Scale the AKS cluster to meet your performance and throughput requirements. Take care to scale up the number of pods to fully utilize the cluster, and to scale the nodes of the cluster to meet the demand of your service. You can also set autoscaling on AKS cluster, see Deploy a model to an Azure Kubernetes Service cluster.

To manage Azure Cosmos DB performance, estimate the number of reads required per second, and provision the number of RUs per second (throughput) needed. Use best practices for partitioning and horizontal scaling.

Cost considerations

The main drivers of cost in this scenario are:

  • The Azure Databricks cluster size required for training.
  • The AKS cluster size required to meet your performance requirements.
  • Azure Cosmos DB RUs provisioned to meet your performance requirements.

Manage the Azure Databricks costs by retraining less frequently and turning off the Spark cluster when not in use. The AKS and Azure Cosmos DB costs are tied to the throughput and performance required by your site and will scale up and down depending on the volume of traffic to your site.

Deploy the solution

To deploy this architecture, follow the Azure Databricks instructions in the setup document. Briefly, the instructions require you to:

  1. Create an Azure Databricks workspace.

  2. Create a new cluster with the following configuration in Azure Databricks:

    • Cluster mode: Standard
    • Databricks Runtime Version: 4.3 (includes Apache Spark 2.3.1, Scala 2.11)
    • Python Version: 3
    • Driver Type: Standard_DS3_v2
    • Worker Type: Standard_DS3_v2 (min and max as required)
    • Auto Termination: (as required)
    • Spark Config: (as required)
    • Environment Variables: (as required)
  3. Create a personal access token within the Azure Databricks workspace.

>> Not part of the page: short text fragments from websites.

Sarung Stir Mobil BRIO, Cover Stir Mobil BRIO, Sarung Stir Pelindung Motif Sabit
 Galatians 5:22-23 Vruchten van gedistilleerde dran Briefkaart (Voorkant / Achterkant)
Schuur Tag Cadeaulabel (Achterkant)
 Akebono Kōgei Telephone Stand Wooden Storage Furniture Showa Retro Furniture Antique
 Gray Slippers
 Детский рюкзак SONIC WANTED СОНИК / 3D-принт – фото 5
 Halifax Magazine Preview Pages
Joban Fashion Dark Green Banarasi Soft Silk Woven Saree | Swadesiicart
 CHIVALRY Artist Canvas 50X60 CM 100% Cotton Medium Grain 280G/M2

See the Azure Databricks authentication documentation for details.

  4. Clone the Microsoft Recommenders repository into an environment where you can execute scripts (for example, your local computer).

  5. Follow the Quick install setup instructions to install the relevant libraries on Azure Databricks.

  6. Follow the Quick install setup instructions to prepare Azure Databricks for operationalization.

  7. Import the ALS Movie Operationalization notebook into your workspace. After logging into your Azure Databricks Workspace, do the following:

    a. Click Home on the left side of the workspace.

    b. Right-click on white space in your home directory. Select Import.

    c. Select URL, and paste the following into the text field:

    d. Click Import.

  8. Open the notebook within Azure Databricks and attach the configured cluster.

  9. Run the notebook to create the Azure resources required to create a recommendation API that provides the top-10 movie recommendations for a given user.

We have also built a reference architecture that uses Spark and Azure Databricks to execute scheduled batch-scoring processes. See that reference architecture to understand a recommended approach for generating new recommendations routinely.